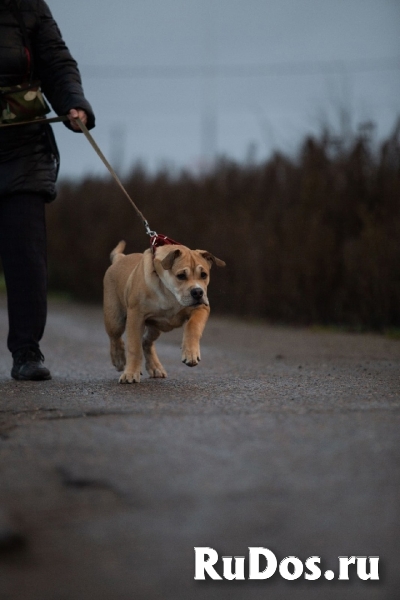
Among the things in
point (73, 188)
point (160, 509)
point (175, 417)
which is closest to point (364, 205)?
point (175, 417)

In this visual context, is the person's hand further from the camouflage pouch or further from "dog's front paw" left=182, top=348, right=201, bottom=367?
"dog's front paw" left=182, top=348, right=201, bottom=367

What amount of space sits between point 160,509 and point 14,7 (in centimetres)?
385

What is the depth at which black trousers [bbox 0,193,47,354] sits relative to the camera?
5578 mm

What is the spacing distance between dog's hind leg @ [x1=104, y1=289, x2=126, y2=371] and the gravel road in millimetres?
930

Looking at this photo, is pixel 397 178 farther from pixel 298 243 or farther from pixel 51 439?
pixel 51 439

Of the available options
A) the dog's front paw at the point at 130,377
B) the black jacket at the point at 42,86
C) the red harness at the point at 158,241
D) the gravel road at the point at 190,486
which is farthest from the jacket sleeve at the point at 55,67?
the gravel road at the point at 190,486

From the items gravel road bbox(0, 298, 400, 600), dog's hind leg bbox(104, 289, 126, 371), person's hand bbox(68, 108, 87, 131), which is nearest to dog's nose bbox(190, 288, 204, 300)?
gravel road bbox(0, 298, 400, 600)

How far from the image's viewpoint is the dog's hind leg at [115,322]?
5828 mm

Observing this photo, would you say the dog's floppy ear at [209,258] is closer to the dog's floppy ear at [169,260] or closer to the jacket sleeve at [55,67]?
the dog's floppy ear at [169,260]

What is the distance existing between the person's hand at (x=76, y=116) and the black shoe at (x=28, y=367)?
4.68 ft

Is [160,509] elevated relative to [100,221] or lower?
elevated

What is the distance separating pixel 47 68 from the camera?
5.67 m

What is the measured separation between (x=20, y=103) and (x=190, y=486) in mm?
3361

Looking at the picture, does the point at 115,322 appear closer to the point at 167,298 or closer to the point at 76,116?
the point at 167,298
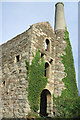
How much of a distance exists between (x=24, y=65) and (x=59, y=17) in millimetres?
8217

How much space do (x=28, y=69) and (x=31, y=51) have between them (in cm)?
161

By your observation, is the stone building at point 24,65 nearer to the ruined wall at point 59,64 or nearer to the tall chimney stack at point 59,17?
the ruined wall at point 59,64

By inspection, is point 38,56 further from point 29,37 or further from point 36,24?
point 36,24

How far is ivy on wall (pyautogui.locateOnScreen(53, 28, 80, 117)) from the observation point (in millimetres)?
12709

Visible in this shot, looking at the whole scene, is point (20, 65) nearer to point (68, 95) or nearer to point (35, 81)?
point (35, 81)

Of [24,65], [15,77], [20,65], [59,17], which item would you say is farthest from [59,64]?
[59,17]

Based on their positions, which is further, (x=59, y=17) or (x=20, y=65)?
(x=59, y=17)

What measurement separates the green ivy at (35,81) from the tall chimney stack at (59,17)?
5665 mm

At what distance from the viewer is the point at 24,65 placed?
13891mm

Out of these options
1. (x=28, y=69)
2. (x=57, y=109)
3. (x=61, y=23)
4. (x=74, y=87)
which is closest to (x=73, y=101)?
(x=57, y=109)

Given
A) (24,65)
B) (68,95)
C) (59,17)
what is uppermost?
(59,17)

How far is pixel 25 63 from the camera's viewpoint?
13.8 metres

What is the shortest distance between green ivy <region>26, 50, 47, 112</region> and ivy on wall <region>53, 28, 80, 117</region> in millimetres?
2185

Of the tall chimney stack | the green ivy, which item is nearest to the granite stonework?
the green ivy
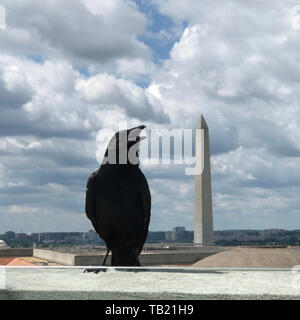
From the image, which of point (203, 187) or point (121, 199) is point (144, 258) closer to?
point (203, 187)

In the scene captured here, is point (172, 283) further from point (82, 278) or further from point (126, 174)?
point (126, 174)

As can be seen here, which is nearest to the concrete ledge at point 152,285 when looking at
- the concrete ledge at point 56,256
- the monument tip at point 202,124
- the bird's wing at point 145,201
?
the bird's wing at point 145,201

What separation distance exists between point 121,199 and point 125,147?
741mm

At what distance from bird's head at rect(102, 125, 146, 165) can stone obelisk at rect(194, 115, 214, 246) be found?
4034cm

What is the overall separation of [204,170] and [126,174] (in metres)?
Result: 42.1

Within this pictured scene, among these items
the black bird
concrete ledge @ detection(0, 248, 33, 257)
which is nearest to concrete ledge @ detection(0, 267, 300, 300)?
the black bird

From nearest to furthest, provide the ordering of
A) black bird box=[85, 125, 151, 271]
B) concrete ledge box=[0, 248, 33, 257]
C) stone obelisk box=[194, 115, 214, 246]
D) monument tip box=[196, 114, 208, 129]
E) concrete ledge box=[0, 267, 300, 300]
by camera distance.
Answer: concrete ledge box=[0, 267, 300, 300] → black bird box=[85, 125, 151, 271] → concrete ledge box=[0, 248, 33, 257] → stone obelisk box=[194, 115, 214, 246] → monument tip box=[196, 114, 208, 129]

= = = = =

- WHAT IS EXPECTED
Copy out every item above line for line without any changes, and leave out the pictures.

- OUTPUT FOR THIS TASK
Among the things in
point (73, 188)
point (160, 509)
point (175, 417)
which is closest to point (364, 205)?
point (175, 417)

In this visual context, is the person's hand further from the camouflage pouch or further from "dog's front paw" left=182, top=348, right=201, bottom=367?
"dog's front paw" left=182, top=348, right=201, bottom=367

What amount of space sits between point 160,509 and point 14,7 (in centimetres)?
385

What is the depth at which black trousers [bbox 0,193,47,354] sits relative to the camera?
5578 mm

What is the spacing distance between dog's hind leg @ [x1=104, y1=289, x2=126, y2=371] and the gravel road in millimetres?
930

Looking at this photo, is pixel 397 178 farther from pixel 298 243 or farther from pixel 51 439?
pixel 51 439

Of the available options
A) the dog's front paw at the point at 130,377
B) the black jacket at the point at 42,86
C) the red harness at the point at 158,241
D) the gravel road at the point at 190,486
which is farthest from the jacket sleeve at the point at 55,67?
the gravel road at the point at 190,486

From the items gravel road bbox(0, 298, 400, 600), dog's hind leg bbox(104, 289, 126, 371), person's hand bbox(68, 108, 87, 131), which is nearest to dog's nose bbox(190, 288, 204, 300)?
gravel road bbox(0, 298, 400, 600)

How far from the image's viewpoint is the dog's hind leg at [115,322]?
5828 mm

Observing this photo, would you say the dog's floppy ear at [209,258] is closer to the dog's floppy ear at [169,260] or closer to the jacket sleeve at [55,67]?
the dog's floppy ear at [169,260]

What is the distance existing between the person's hand at (x=76, y=116) and the black shoe at (x=28, y=367)?
4.68 ft

Is [160,509] elevated relative to [100,221] or lower?
elevated

What is the distance separating pixel 47 68 from the camera?
5.67 m

What is the measured separation between (x=20, y=103) and (x=190, y=486) in mm?
3361

Looking at the picture, does the point at 115,322 appear closer to the point at 167,298 or closer to the point at 76,116?
the point at 167,298
How much of a distance exists between (x=24, y=65) and (x=59, y=17) in millimetres?
8217

How much space do (x=28, y=69) and (x=31, y=51) have between them (in cm)?
161

By your observation, is the stone building at point 24,65 nearer to the ruined wall at point 59,64 or nearer to the tall chimney stack at point 59,17?
the ruined wall at point 59,64

By inspection, is point 38,56 further from point 29,37 or further from point 36,24?
point 36,24

How far is ivy on wall (pyautogui.locateOnScreen(53, 28, 80, 117)) from the observation point (in millimetres)?
12709

Visible in this shot, looking at the whole scene, is point (20, 65) nearer to point (68, 95) or nearer to point (35, 81)?
point (35, 81)

Of [24,65], [15,77], [20,65], [59,17], which item would you say is farthest from [59,64]?
[59,17]

Based on their positions, which is further, (x=59, y=17) or (x=20, y=65)?
(x=59, y=17)

What measurement separates the green ivy at (35,81) from the tall chimney stack at (59,17)?
5665 mm

At what distance from the viewer is the point at 24,65 placed?
13891mm

Out of these options
1. (x=28, y=69)
2. (x=57, y=109)
3. (x=61, y=23)
4. (x=74, y=87)
which is closest to (x=73, y=101)?
(x=57, y=109)

Given
A) (24,65)
B) (68,95)
C) (59,17)
what is uppermost?
(59,17)

How far is pixel 25 63 from the camera's viewpoint?
13.8 metres

What is the shortest distance between green ivy <region>26, 50, 47, 112</region> and ivy on wall <region>53, 28, 80, 117</region> in millimetres?
2185

Of the tall chimney stack | the green ivy, which item is nearest to the granite stonework?
the green ivy
From the image, which of point (203, 187) or point (121, 199) is point (144, 258) closer to?
point (203, 187)

In the scene captured here, is point (172, 283) further from point (82, 278) or further from point (126, 174)?
point (126, 174)

As can be seen here, which is nearest to the concrete ledge at point 152,285 when looking at
- the concrete ledge at point 56,256
- the monument tip at point 202,124
- the bird's wing at point 145,201
?
the bird's wing at point 145,201

What separation distance exists between point 121,199 and point 125,147?
741mm

At what distance from bird's head at rect(102, 125, 146, 165) can stone obelisk at rect(194, 115, 214, 246) be found?
4034cm

What is the overall separation of [204,170] and [126,174] (in metres)?
Result: 42.1

Within this pictured scene, among these items
the black bird
concrete ledge @ detection(0, 248, 33, 257)
which is nearest to concrete ledge @ detection(0, 267, 300, 300)?
the black bird

From nearest to furthest, provide the ordering of
A) black bird box=[85, 125, 151, 271]
B) concrete ledge box=[0, 248, 33, 257]
C) stone obelisk box=[194, 115, 214, 246]
D) monument tip box=[196, 114, 208, 129]
E) concrete ledge box=[0, 267, 300, 300]
by camera distance.
Answer: concrete ledge box=[0, 267, 300, 300] → black bird box=[85, 125, 151, 271] → concrete ledge box=[0, 248, 33, 257] → stone obelisk box=[194, 115, 214, 246] → monument tip box=[196, 114, 208, 129]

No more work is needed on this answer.